On July 22, the WIAA granted temporary relief for member
schools to accommodate state law, which went against more than 100 years of
tradition.
“It’s more than tradition,” said Dave Anderson, WIAA’s
executive director. “There are very sound reasons why we do what we do.”
Before the law was passed along with Gov. Scott Walker’s
budget in July, WIAA’s Rules of Eligibility required students to be enrolled
full time at a school to be eligible for interscholastic athletics.
The law also said school districts couldn’t be connected
with an association, such as the WIAA, that disallows home-schooled students
the opportunity to play sports at the public school in the district where they
reside.
“Because of the state law, which put schools and school
boards between a rock and a hard place, as the board deliberated, the members’
constitution gives the board authority to provide temporary relief,” Anderson
said. “That was the action the board took in order that home-schooled children
could be provided opportunities as mandated by state law and that schools
wouldn’t have been in violation of the WIAA rules.”
Anderson added he was more frustrated than disappointed with
the law. He was also frustrated over the “style and manner” of which the law
was presented and eventually passed.
“It’s not a style of leadership that would work in my job or
in any other principal’s or superintendent’s job,” Anderson said.
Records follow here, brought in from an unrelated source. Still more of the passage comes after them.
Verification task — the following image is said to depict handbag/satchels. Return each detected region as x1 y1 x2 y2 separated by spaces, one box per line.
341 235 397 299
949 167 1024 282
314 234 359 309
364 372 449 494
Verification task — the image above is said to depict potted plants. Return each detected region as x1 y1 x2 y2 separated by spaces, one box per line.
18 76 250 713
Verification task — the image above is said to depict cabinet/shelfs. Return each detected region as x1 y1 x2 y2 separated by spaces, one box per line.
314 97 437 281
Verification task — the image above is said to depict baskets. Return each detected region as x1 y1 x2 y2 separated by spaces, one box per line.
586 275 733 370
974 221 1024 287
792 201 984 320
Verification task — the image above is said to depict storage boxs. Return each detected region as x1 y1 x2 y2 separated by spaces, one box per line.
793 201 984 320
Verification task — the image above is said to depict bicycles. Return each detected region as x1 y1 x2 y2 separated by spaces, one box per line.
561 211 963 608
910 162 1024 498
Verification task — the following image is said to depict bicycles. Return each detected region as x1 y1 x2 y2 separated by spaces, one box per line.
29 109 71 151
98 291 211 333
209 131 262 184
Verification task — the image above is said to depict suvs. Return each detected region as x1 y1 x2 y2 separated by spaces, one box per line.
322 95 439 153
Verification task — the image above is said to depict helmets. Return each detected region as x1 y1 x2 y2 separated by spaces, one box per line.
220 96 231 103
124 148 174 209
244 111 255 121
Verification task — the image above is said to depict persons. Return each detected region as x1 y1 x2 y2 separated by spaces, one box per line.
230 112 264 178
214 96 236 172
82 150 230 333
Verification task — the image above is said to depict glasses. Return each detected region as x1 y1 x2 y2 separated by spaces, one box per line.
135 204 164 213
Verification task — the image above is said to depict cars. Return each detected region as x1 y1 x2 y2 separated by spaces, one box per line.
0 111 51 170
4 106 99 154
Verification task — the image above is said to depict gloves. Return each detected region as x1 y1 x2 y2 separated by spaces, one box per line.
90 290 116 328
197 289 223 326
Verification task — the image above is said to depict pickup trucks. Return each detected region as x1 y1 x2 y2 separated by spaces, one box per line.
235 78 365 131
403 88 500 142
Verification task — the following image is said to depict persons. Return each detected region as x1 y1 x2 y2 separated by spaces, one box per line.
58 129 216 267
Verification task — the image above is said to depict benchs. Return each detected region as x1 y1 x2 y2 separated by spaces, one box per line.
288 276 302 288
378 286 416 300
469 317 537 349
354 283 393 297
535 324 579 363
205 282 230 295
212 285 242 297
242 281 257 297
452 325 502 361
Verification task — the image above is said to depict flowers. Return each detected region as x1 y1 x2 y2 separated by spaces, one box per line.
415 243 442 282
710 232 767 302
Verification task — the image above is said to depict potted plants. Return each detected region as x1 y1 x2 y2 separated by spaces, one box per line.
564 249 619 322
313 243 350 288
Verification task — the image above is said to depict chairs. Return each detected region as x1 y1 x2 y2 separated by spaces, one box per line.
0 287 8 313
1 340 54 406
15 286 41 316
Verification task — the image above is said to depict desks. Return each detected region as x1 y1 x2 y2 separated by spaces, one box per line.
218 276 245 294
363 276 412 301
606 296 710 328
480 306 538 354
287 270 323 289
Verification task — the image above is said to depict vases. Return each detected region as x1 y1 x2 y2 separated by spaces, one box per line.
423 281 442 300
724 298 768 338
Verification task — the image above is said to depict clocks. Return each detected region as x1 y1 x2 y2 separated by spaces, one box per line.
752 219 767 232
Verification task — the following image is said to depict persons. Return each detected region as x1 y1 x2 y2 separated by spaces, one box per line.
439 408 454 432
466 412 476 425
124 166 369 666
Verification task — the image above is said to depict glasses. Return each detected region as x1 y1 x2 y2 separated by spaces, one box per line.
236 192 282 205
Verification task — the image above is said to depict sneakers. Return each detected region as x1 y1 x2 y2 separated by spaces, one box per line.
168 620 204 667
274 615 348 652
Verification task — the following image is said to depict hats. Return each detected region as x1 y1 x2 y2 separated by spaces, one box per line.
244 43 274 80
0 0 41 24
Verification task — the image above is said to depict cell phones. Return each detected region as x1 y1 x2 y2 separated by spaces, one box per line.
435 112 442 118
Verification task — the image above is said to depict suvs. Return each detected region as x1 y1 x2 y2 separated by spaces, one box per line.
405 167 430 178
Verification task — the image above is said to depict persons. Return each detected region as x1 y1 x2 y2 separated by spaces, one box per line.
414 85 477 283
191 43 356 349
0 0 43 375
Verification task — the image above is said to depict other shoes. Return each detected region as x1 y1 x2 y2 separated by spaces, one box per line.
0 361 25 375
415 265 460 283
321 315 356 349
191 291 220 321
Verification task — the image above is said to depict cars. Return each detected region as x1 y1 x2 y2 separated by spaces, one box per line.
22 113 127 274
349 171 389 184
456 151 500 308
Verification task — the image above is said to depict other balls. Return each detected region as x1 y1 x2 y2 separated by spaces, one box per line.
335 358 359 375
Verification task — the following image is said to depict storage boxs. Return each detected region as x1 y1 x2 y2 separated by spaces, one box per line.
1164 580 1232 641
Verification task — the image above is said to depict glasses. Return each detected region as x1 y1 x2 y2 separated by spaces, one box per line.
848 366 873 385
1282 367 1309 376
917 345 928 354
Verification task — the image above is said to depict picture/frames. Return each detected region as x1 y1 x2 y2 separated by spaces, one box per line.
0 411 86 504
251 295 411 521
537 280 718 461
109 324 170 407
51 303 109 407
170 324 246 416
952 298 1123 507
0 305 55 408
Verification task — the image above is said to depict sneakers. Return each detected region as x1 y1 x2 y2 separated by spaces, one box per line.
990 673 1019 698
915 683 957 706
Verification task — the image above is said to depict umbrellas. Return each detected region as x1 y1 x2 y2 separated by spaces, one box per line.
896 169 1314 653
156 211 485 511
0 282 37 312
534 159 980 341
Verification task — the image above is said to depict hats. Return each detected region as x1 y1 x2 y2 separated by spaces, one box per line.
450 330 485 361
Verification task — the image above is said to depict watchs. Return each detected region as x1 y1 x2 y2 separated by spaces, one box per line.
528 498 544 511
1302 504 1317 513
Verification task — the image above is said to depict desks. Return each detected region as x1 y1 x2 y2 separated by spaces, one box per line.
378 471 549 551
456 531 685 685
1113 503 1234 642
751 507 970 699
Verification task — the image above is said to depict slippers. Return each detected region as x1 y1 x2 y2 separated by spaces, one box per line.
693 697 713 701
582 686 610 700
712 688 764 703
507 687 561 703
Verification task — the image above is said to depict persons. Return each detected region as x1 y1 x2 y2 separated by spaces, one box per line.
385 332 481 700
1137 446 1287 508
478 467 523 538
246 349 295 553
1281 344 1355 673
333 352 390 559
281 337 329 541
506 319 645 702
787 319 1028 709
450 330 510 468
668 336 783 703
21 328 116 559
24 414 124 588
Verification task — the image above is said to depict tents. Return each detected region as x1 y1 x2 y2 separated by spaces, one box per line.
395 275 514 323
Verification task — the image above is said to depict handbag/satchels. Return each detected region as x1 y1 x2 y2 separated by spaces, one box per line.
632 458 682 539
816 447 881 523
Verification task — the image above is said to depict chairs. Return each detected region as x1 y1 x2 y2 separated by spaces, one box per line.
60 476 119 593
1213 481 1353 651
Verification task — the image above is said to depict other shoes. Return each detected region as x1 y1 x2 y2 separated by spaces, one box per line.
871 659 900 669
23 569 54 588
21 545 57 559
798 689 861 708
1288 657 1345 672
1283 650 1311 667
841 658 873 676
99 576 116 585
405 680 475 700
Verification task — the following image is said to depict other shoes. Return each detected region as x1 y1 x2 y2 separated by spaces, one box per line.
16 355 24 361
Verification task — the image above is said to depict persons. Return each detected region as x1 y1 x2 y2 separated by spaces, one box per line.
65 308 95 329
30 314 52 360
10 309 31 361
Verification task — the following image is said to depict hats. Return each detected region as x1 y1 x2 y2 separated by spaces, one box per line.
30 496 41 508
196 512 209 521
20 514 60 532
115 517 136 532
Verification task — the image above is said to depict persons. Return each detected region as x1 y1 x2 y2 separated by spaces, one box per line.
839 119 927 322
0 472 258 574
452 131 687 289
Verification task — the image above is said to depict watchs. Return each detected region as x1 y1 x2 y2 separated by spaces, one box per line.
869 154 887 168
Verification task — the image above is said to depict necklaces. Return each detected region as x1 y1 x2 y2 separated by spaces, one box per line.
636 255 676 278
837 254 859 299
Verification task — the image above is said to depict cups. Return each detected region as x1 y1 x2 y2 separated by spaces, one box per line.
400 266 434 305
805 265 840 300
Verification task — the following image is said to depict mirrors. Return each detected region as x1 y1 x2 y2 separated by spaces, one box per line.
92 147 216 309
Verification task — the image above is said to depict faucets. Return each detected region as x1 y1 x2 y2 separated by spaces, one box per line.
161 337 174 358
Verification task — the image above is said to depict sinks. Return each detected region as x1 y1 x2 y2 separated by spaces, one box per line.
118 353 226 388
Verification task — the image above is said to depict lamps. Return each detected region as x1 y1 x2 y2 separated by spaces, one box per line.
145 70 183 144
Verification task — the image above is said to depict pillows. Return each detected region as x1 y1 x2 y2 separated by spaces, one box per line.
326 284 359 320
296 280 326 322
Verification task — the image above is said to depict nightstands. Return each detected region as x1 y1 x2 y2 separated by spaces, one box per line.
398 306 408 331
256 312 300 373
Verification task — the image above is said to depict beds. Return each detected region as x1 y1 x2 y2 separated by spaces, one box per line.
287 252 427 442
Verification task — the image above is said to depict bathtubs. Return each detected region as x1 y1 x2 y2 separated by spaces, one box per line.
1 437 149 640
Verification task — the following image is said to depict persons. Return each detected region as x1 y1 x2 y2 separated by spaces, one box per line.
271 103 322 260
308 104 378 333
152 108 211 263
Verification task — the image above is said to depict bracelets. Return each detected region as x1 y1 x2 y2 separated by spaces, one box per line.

From here, the WIAA and its membership is left wondering how
to determine a home-schooled student’s academic eligibility and how long the
law may stick around. “I don’t have a problem with the idea in theory,” said
Josh Schoemann, Hartford Union High School District treasurer. “I think it
makes some sense at some level.
“I think the problem is aligning the rules with the WIAA and
the new legislation.”
Bill Greymont, principal at West Bend high schools, said he
and other administrators in the West Bend School District haven’t had formal
discussions about how to proceed with the new law. But they do plan to address
it.
The same goes for Hartford and most of the other districts
in the county.
At this fall’s area meetings, the WIAA’s executive staff
plans to discuss the new law with its membership to get an idea of where the
membership stands on the topic. “It’s so new,” Anderson said. “(School
administrators) haven’t had any experience with it. There’s going to be a steep
and rapid learning curve to form an opinion.”
Depending on the feedback at the area meetings, the WIAA
could look into avenues such as legal proceedings to challenge the law.
Parents of children displaced by teams of home-schooled
students may also be willing to do the same thing.
Anderson also suggested homeschooled students’ families may
also challenge the law, saying they want to play at a non-public school.
“They are all premature at this point to speculate,”
Anderson said, but acknowledged those are possibilities.
After the area meetings, and depending on any potential
challenges to repeal the law, the membership will vote on changing the WIAA’s
constitution to include the law at April’s annual meeting.
According to the law, home-schooled students, if interested,
will have to provide a report of their academic eligibility. From there, the
law says they must be taken for their word.
“What happens if you have a student that was expelled (from
a public school) and that individual decides to homeschool?” Schoemann asked.
Tomi Fay Forbes, Wisconsin Parents Association
representative for Washinton, Dodge and Ozaukee counties, said in May when the
law was introduced that a home-schooled student’s curriculum is different than
a student’s at a public or nonpublic school.
That was the reason home-schooled students are
home-schooled, she said.
“We haven’t had those conversations yet,” Schoemann said.
“Most of it is we’re waiting to see what the WIAA’s next move is, which set of
rules are we supposed to work off of.
“To date, we haven’t had any requests for involvement.”